▶ [Written instruction] Write the next part of the article on art and housing in Louisville's NuLu and Portland neighborhoods, starting from where it stops.

>> Begin Excerpt

Joyce Garner, of garner narrative contemporary fine art at 642 E. Market St., has plenty of wishes of her own for the area. “Since the NuLu Streetscape project is in a summer lull, [with] August off, facts about what will happen are hard to come by. There will be a median in the 800 block, which I hope will slow traffic a bit, [making NuLu] a pedestrian-friendly area. I hope as well that NuLu will be able to handle storm water in a green way, with trees and landscape to cool this part of the city in the summers, and that lighting improvements will make the area welcoming at night. I hope for some wonderful public art.”
Artist Row Portland
It is a good thing when artists can get in on all this construction too.
Traditionally, creatives congregate in areas of cheaper rents for their studios and living spaces. Louisville is well known for a less expensive form of housing, the shotgun. With the largest number of shotgun houses in the nation, it seems that renovating these rectangular structures for artists’ use would be a no-brainer.
Gill Holland apparently thought so. In a variation of “build it and they will come,” he believed more artists would move to Portland, an area with an abundance of shotgun houses, if offered renovated, low-cost housing.

>> End Excerpt
>> Begin Provided records

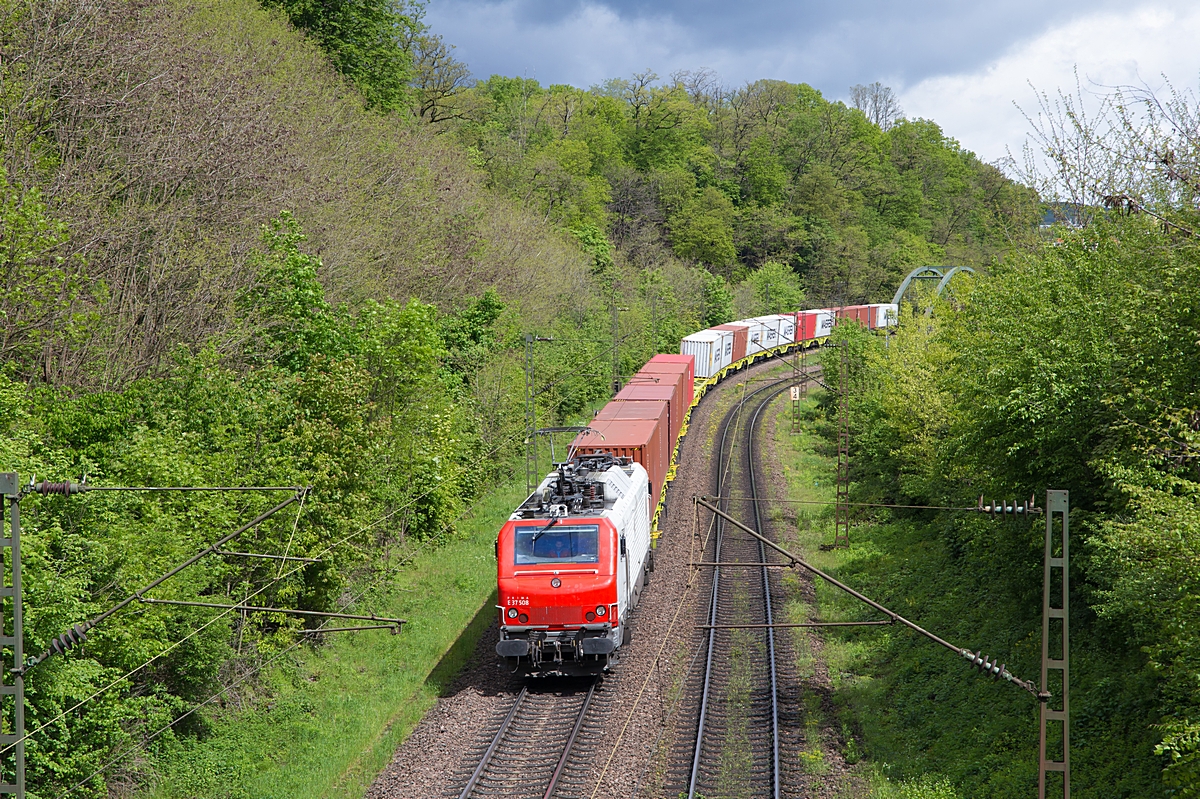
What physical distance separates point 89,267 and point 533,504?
1051 cm

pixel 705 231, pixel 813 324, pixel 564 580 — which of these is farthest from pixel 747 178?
pixel 564 580

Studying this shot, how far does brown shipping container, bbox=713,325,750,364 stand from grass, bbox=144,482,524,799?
3531 centimetres

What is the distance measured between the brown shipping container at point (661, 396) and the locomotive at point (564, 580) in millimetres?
12003

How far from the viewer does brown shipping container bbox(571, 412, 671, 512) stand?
70.7 ft

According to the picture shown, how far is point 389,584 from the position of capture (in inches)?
869

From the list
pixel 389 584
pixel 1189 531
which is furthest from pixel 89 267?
pixel 1189 531

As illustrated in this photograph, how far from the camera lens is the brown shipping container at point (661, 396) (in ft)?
96.3

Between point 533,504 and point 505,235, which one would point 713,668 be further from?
point 505,235

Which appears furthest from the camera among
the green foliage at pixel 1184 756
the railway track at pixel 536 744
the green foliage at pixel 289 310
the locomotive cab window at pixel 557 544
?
the green foliage at pixel 289 310

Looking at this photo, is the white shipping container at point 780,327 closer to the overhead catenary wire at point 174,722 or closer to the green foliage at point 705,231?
the green foliage at point 705,231

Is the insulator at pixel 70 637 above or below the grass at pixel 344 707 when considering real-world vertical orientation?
above

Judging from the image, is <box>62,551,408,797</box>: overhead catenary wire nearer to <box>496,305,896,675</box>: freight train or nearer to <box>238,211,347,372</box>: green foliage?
<box>496,305,896,675</box>: freight train

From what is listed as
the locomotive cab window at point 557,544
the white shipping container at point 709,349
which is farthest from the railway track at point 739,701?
the white shipping container at point 709,349

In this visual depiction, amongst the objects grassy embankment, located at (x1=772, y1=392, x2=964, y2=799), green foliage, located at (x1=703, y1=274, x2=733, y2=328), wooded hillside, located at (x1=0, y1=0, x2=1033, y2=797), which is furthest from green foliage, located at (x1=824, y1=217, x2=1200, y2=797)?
green foliage, located at (x1=703, y1=274, x2=733, y2=328)
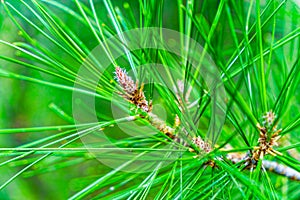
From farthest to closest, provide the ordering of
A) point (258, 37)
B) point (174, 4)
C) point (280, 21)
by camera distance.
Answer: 1. point (174, 4)
2. point (280, 21)
3. point (258, 37)

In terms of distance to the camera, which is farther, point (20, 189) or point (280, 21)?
point (20, 189)

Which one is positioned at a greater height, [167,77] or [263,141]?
[167,77]


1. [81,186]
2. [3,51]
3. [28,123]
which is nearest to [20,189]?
[28,123]

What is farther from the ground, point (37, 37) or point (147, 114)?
point (37, 37)

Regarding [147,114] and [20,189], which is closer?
[147,114]

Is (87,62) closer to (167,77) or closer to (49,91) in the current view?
(167,77)

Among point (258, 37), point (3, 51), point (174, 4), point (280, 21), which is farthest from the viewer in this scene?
point (174, 4)

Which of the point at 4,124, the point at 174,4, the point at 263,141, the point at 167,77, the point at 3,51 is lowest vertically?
the point at 263,141

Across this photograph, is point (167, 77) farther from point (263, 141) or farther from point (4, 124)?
point (4, 124)

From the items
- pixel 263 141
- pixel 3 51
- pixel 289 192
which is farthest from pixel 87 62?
pixel 3 51
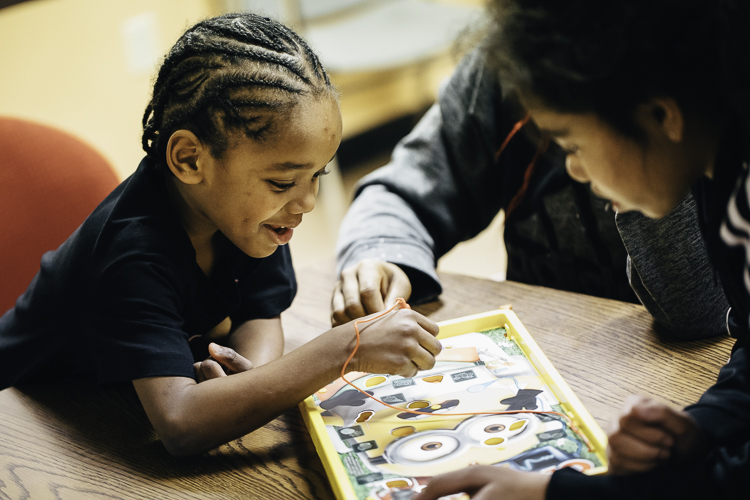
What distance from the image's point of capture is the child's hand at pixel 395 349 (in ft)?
2.34

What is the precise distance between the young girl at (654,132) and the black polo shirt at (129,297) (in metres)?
0.35

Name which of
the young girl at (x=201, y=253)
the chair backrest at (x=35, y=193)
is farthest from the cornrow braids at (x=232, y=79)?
the chair backrest at (x=35, y=193)

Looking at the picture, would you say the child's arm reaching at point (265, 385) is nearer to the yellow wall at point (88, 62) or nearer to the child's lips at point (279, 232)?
the child's lips at point (279, 232)

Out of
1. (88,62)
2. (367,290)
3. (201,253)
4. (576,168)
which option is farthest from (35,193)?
(88,62)

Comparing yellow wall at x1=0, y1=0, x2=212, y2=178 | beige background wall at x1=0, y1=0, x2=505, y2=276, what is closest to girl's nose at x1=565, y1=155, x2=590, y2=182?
beige background wall at x1=0, y1=0, x2=505, y2=276

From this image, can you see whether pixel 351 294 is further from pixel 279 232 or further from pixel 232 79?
pixel 232 79

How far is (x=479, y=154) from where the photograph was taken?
1.15 m

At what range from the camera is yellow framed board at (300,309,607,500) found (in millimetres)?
603

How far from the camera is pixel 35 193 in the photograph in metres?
1.04

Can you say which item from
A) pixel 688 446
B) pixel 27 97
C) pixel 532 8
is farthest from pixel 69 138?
pixel 27 97

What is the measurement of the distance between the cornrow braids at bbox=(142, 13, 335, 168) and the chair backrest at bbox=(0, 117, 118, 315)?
12.8 inches

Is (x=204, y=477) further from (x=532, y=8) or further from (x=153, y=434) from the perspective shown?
(x=532, y=8)

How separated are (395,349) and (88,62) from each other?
7.04ft

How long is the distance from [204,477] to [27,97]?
204 cm
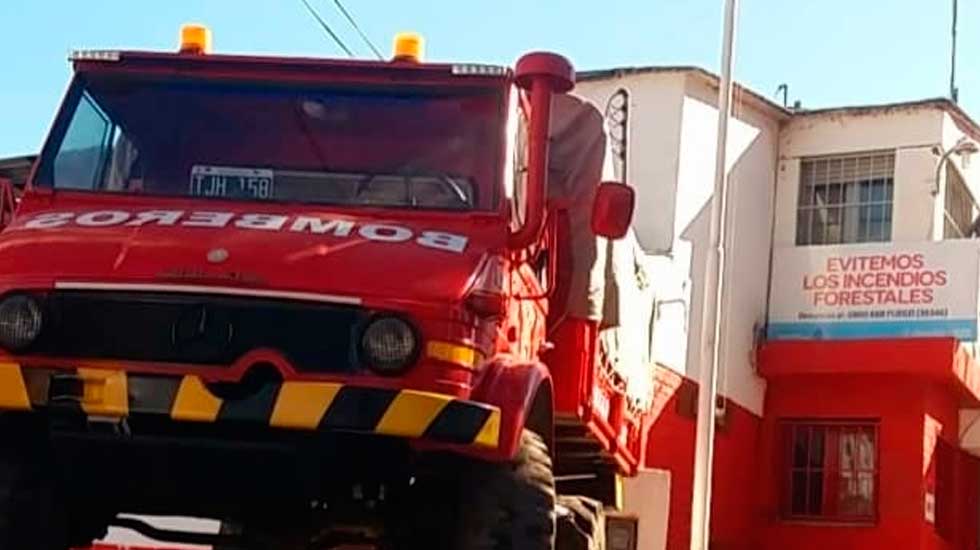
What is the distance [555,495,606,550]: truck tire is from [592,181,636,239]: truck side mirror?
159cm

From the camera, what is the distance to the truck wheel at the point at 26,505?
620 cm

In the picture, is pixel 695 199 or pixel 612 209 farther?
pixel 695 199

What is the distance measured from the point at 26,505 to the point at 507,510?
172 cm

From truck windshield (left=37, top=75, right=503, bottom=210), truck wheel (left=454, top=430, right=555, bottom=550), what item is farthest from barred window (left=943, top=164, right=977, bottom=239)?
truck wheel (left=454, top=430, right=555, bottom=550)

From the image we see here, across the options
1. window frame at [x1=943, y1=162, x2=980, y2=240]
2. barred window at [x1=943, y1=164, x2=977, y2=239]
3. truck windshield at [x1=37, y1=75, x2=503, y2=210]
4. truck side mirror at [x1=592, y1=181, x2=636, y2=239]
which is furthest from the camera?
barred window at [x1=943, y1=164, x2=977, y2=239]

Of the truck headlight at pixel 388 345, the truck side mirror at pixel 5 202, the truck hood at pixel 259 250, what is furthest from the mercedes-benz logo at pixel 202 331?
the truck side mirror at pixel 5 202

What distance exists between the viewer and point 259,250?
621 centimetres

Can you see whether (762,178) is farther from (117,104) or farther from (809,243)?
(117,104)

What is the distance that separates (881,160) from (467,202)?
54.7 feet

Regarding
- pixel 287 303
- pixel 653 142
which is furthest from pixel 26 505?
pixel 653 142

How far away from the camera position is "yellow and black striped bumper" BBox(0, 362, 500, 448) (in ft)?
19.2

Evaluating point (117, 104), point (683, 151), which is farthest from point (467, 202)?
point (683, 151)

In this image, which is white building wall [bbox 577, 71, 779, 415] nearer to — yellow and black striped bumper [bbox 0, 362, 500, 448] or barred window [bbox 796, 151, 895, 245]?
barred window [bbox 796, 151, 895, 245]

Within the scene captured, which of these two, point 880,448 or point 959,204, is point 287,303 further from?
point 959,204
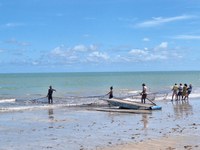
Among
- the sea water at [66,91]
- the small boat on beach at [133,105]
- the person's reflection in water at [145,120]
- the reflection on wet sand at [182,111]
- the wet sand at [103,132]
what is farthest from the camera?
the sea water at [66,91]

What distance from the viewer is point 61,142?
14531 mm

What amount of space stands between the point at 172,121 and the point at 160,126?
6.87 feet

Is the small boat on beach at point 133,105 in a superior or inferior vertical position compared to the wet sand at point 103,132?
superior

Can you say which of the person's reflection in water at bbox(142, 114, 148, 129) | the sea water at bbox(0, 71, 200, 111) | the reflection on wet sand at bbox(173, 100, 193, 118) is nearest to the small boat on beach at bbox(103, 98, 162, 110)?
the reflection on wet sand at bbox(173, 100, 193, 118)

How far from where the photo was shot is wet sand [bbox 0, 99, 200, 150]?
13844mm

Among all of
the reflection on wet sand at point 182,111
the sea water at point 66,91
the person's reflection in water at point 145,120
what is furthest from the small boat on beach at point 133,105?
A: the sea water at point 66,91

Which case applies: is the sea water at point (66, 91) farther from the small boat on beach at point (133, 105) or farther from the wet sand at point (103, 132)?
the wet sand at point (103, 132)

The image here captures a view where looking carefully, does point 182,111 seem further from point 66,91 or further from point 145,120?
point 66,91

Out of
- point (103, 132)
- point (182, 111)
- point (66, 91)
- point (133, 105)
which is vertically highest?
point (66, 91)

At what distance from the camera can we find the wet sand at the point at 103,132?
13.8 meters

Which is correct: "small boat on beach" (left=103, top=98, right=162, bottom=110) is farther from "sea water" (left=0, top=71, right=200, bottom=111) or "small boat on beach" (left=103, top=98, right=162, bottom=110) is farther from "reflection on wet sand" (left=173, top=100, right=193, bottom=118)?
"sea water" (left=0, top=71, right=200, bottom=111)

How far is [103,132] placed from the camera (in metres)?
16.8

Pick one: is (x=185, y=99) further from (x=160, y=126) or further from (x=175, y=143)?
(x=175, y=143)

>> End Provided records

▶ [Output of the exercise]
Thus Artist Row Portland was born. His company Portland Investment Initiative recently partnered with New Directions Housing Corporation for assistance in selecting buildings to renovate in the areas off Main Street between 15th–26th Streets.
Six houses are finished. “Lytle and 17th are completed and occupied, and [one on] Bank Street is [in] pre-renovation,” according to Stephanie Kertis, Managing Director of the Portland Investment Initiative.
There is also a plan to build new shotgun-style buildings in the vacant lots. This is another case of Louisville’s art community musical chairs, as one of the designers is Kulapat Yantrasast of wHY Architecture, the primary architect of the Speed Art Museum’s renovation.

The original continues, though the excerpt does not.